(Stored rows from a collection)

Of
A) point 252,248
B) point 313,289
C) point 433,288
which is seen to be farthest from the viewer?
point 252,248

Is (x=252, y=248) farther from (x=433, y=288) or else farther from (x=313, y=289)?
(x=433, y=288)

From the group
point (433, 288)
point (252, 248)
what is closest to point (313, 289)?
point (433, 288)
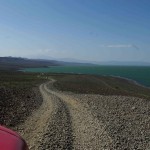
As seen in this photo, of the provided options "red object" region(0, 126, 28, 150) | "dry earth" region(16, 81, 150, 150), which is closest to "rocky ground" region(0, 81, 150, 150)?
"dry earth" region(16, 81, 150, 150)

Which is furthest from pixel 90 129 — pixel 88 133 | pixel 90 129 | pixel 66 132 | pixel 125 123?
pixel 125 123

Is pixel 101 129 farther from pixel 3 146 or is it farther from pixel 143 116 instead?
pixel 3 146

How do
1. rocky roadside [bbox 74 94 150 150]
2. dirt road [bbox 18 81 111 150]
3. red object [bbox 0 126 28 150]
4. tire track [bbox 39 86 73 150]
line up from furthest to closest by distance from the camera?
rocky roadside [bbox 74 94 150 150] → dirt road [bbox 18 81 111 150] → tire track [bbox 39 86 73 150] → red object [bbox 0 126 28 150]

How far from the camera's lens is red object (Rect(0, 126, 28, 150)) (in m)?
5.47

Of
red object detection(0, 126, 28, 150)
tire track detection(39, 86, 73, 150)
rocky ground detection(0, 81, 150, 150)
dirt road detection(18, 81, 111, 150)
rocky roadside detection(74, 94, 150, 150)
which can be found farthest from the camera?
rocky roadside detection(74, 94, 150, 150)

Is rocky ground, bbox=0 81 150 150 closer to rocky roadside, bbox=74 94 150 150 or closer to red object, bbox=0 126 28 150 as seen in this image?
rocky roadside, bbox=74 94 150 150

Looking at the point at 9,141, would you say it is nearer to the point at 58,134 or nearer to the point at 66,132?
the point at 58,134

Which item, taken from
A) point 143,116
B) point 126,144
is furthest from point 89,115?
point 126,144

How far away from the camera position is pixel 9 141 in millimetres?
5816

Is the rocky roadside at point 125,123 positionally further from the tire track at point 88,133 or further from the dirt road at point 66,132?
the dirt road at point 66,132

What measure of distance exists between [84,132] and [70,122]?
3.26 metres

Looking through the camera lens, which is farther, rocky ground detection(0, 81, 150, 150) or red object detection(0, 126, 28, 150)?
rocky ground detection(0, 81, 150, 150)

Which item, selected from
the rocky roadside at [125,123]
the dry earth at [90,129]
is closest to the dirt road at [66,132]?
the dry earth at [90,129]

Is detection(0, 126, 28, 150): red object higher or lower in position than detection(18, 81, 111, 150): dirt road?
higher
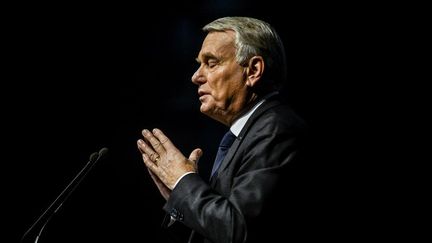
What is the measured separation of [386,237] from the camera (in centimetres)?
223

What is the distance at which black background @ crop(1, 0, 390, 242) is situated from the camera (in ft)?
9.07

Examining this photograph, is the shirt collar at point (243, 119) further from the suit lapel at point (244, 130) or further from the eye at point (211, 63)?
the eye at point (211, 63)

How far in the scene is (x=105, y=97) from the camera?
9.56 feet

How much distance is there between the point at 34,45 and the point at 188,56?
1044mm

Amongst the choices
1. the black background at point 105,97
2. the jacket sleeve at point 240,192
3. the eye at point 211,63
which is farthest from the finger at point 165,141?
the black background at point 105,97

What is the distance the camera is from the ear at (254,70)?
5.27 feet

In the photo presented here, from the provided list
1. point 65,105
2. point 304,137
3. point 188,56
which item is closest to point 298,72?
point 188,56

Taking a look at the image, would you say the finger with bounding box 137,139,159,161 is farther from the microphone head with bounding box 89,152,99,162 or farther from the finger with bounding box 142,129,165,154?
the microphone head with bounding box 89,152,99,162

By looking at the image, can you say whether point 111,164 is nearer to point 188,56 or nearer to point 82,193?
point 82,193

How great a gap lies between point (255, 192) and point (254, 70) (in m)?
0.56

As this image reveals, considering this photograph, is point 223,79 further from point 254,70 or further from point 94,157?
point 94,157

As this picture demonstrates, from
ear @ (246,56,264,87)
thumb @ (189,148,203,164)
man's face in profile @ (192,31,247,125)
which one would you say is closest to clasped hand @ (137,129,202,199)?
thumb @ (189,148,203,164)

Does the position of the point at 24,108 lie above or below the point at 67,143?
above

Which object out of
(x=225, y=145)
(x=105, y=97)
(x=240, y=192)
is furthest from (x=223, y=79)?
(x=105, y=97)
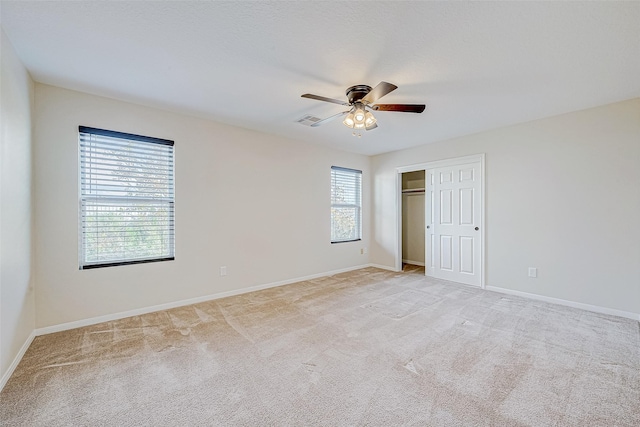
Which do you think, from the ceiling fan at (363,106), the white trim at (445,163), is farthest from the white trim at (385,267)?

**PROBLEM**: Put the stretch from the line that contains "Looking at the point" through the line that contains "3.26 metres" into a Markdown table with the columns No. and Line, numbering each line and leaving out blank lines.

**EXERCISE OUTPUT**:
| No. | Line |
|---|---|
| 1 | Looking at the point at 9,141, would you say it is nearer to the point at 58,134 or nearer to the point at 66,132? |
| 2 | the point at 58,134 |
| 3 | Which item, taken from |
| 4 | A) point 143,116 |
| 5 | B) point 126,144 |
| 6 | is furthest from point 89,115? |
| 7 | point 126,144 |
| 8 | How far away from the camera position is pixel 9 141 in millimetres? |
| 9 | 5816 |
| 10 | Is the rocky roadside at point 125,123 positionally further from the tire track at point 88,133 or further from the dirt road at point 66,132? |
| 11 | the dirt road at point 66,132 |
| 12 | What measure of distance exists between [84,132] and [70,122]? |
| 13 | 3.26 metres |